Borrowing from Mom and Dad after a certain age can make you bristle if you’re otherwise independent and accustomed to supporting yourself. However, it can make solid financial sense for both parties in certain cases.
An intra-family loan should have an interest rate of at least the Applicable Federal Rate (AFR), which is published monthly by the IRS here (https://apps.irs.gov/app/picklist/list/federalRates.html). There are AFRs for different loan terms. The short-term AFR can be used for loans up to 3 years. The mid-term AFR can be used for loans over 3 years but less than 9 years. The long-term AFR is used for loans over 9 years.
The IRS publishes the AFR monthly. For July, the long-term AFR with monthly compounding was 2.16%. This rate is lower than what you can obtain from most commercial lenders, which generates savings for the borrower. A $300,000, 15-year loan at 3% will cost the borrower $72,914 in interest. If the rate is the AFR, the borrower will pay $51,488 in interest over the life of the loan. Interest savings will be $21,426. Furthermore, the monthly payment will be $119 less because of the lower interest rate.
There is little to no burden on the borrower to prove he or she is a good debtor. Mom and Dad need not follow the lending standards of banks. Therefore a child with a low credit score would be able to obtain a loan from his parents when he might not be able to obtain financing from other lenders.
However, there needs to be an expectation of repayment or else the loan might be challenged by the IRS. For a particularly risky borrower, consider having some sort of collateral on the debt. Loans made to trusts often require the trust have assets or “seed funding” for this reason.
Income Tax Considerations
The parents must report and pay income taxes on the interest paid to them. The children will be able to deduct the interest paid depending on how they used the loan proceeds. For example, if the loan is a mortgage on a home, the interest will be deductible subject to the usual rules around mortgage interest deductions.
As long as the interest rate is at least the AFR, there are no additional imputed interest or gift-tax concerns.
Benefits to the Parents
Other than helping the kids, what is in it for the parents?
To parents, wealth transfer is the main benefit of an intra-family loan. Loans are often used as an “estate freeze” technique. For estate tax purposes, the value of the loaned funds is locked in at the value of the note and earning very little interest. If the children then invest the funds, the future appreciation will be outside of the parent’s estate. Potential opportunities arise if the expected growth or income of the investment exceeds the interest cost of the note.

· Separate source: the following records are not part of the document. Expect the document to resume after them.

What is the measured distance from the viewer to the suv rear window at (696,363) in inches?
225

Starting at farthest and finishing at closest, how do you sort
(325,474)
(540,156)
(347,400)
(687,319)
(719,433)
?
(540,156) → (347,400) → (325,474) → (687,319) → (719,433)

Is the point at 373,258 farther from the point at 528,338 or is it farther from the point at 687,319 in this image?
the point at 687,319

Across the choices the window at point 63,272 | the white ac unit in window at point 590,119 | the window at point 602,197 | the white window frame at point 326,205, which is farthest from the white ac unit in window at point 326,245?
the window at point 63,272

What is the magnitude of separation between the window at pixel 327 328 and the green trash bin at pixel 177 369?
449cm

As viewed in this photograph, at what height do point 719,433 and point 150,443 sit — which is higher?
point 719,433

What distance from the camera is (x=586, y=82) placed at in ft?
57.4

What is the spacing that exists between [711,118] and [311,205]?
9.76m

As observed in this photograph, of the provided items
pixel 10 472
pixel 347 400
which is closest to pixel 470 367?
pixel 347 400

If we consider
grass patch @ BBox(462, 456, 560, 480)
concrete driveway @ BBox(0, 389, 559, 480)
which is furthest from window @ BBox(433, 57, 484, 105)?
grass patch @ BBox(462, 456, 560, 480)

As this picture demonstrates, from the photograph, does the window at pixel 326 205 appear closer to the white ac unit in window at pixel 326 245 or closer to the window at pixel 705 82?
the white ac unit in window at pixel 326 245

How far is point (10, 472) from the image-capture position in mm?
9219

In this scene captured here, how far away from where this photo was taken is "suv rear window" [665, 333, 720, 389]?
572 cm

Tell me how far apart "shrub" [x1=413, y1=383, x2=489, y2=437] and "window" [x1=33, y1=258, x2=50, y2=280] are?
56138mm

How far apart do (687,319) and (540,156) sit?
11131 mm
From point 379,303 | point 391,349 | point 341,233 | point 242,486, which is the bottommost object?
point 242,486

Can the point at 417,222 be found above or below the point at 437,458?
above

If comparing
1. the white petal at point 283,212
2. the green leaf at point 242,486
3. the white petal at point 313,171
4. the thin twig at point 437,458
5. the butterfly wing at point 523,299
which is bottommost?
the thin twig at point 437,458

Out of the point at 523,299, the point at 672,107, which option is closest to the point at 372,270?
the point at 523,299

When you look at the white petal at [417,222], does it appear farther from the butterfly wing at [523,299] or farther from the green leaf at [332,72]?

Also, if structured properly, the loan will not be a gift and therefore will not utilize the annual exclusion or lifetime exemption. This makes intra-family loans a particularly useful wealth-transfer tool for those who have already used their lifetime exemption or are otherwise hesitant to dip into it.
We will delve deeper into the uses of intra-family loans in future posts.
If you are going to make an intra-family loan, get it in writing. Have an attorney draft proper notes. This adds legitimacy and clarity to the transaction should it ever be contested. Additionally, the family needs to treat the loan as a bona fide loan. Payments need to be made on time and thorough records need to be kept.
One of my greatest concerns with intra-family loans is the family dynamic. Is there is any concern about a child being unable to repay the loan? If a child defaults, how will the parents respond? Is the debtor/creditor relationship going to make Thanksgiving dinner awkward? All parties need to be open and honest about their comfort level with intra-family loans before executing this strategy.